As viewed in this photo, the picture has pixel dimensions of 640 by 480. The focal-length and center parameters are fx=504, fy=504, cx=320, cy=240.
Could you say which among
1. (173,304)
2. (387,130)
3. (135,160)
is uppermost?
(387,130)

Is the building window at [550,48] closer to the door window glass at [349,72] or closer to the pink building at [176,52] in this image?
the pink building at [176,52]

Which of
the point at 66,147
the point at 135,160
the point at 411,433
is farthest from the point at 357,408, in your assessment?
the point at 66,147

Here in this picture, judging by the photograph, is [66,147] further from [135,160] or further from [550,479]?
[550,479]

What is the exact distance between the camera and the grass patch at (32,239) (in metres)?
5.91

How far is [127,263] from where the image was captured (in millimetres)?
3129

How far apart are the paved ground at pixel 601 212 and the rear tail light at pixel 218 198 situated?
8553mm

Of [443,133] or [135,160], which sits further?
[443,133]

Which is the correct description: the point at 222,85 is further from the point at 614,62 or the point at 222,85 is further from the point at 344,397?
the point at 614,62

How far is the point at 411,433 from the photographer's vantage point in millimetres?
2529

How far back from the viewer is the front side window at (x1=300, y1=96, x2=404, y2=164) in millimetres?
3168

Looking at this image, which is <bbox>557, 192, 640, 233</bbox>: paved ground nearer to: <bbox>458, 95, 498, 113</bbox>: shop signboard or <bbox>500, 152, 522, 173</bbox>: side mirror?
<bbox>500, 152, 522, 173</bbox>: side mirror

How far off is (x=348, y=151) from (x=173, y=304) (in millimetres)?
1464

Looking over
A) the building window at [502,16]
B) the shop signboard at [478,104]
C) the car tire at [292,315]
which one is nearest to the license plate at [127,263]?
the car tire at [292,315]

---

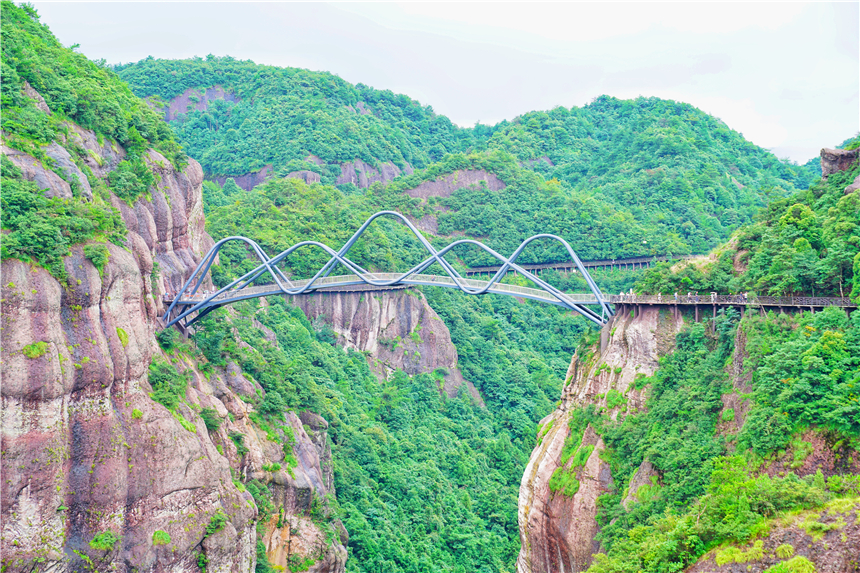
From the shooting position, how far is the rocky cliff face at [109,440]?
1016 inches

Stated exercise:
Please work out how many lines of the entries above contain the word "picture", and give only that number.

Result:
2